* WRITTEN REQUEST: Count the lines below that contain the word "brick", and reply with only the number.

* RECORDS FOR THIS TASK:

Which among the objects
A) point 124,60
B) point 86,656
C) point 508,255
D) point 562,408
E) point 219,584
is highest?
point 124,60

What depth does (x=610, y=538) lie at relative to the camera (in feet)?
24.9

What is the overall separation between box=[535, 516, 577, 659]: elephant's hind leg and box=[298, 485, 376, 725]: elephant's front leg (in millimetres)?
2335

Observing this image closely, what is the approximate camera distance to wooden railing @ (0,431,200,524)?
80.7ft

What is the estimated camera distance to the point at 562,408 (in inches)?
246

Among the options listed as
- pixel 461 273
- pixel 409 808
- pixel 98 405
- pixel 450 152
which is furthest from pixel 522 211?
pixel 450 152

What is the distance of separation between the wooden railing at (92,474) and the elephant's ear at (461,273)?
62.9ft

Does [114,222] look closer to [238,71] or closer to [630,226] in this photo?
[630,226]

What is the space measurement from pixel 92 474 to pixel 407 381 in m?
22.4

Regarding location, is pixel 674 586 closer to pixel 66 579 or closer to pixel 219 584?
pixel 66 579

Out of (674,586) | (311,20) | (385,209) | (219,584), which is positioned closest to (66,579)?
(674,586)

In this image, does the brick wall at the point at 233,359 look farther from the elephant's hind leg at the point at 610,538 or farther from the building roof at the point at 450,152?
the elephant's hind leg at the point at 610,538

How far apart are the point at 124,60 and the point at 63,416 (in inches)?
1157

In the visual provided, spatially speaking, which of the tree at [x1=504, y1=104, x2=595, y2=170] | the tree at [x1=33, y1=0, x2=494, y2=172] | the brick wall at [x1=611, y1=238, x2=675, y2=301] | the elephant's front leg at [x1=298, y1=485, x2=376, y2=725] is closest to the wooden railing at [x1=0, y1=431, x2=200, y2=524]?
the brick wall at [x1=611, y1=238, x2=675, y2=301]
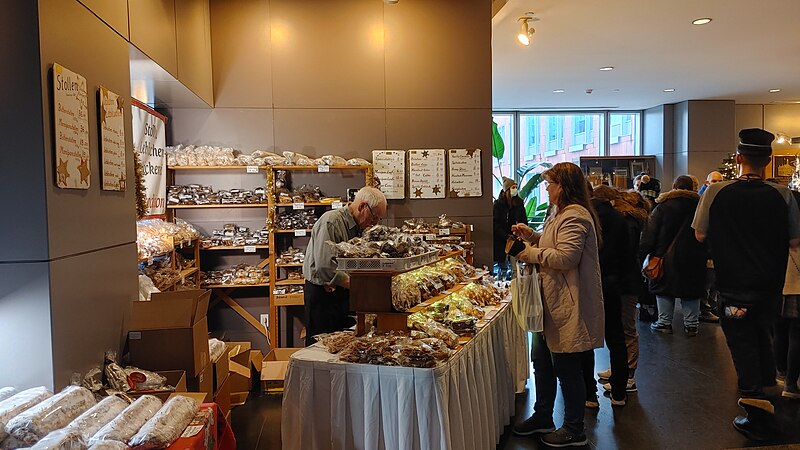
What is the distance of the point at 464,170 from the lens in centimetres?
515

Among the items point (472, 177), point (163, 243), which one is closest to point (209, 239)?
point (163, 243)

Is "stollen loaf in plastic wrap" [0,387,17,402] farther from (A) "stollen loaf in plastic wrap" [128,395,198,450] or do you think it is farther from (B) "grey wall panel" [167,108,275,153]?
(B) "grey wall panel" [167,108,275,153]

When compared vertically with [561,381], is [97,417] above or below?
above

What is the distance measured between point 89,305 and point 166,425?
31.7 inches

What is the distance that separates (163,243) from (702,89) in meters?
8.95

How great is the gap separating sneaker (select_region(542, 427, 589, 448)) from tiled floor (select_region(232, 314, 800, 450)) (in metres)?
0.10

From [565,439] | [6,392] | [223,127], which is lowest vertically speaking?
[565,439]

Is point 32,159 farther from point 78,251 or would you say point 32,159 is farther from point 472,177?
point 472,177

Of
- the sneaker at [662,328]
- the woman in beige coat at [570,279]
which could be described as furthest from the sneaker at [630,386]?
the sneaker at [662,328]

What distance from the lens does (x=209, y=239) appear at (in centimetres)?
489

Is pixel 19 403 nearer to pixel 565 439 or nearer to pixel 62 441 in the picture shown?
pixel 62 441

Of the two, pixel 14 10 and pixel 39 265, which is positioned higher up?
pixel 14 10

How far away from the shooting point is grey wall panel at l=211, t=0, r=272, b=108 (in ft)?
16.1

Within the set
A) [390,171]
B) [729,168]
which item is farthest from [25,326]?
[729,168]
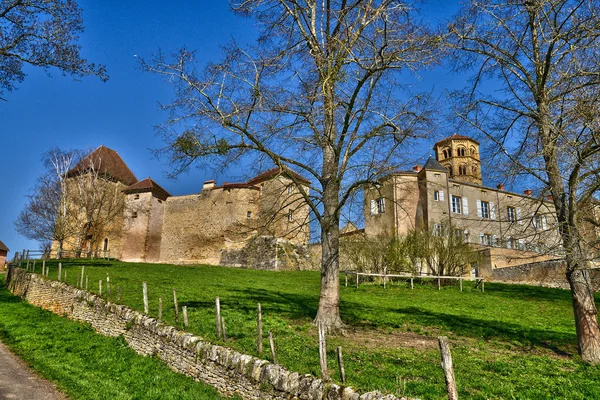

* TASK SOLUTION: 3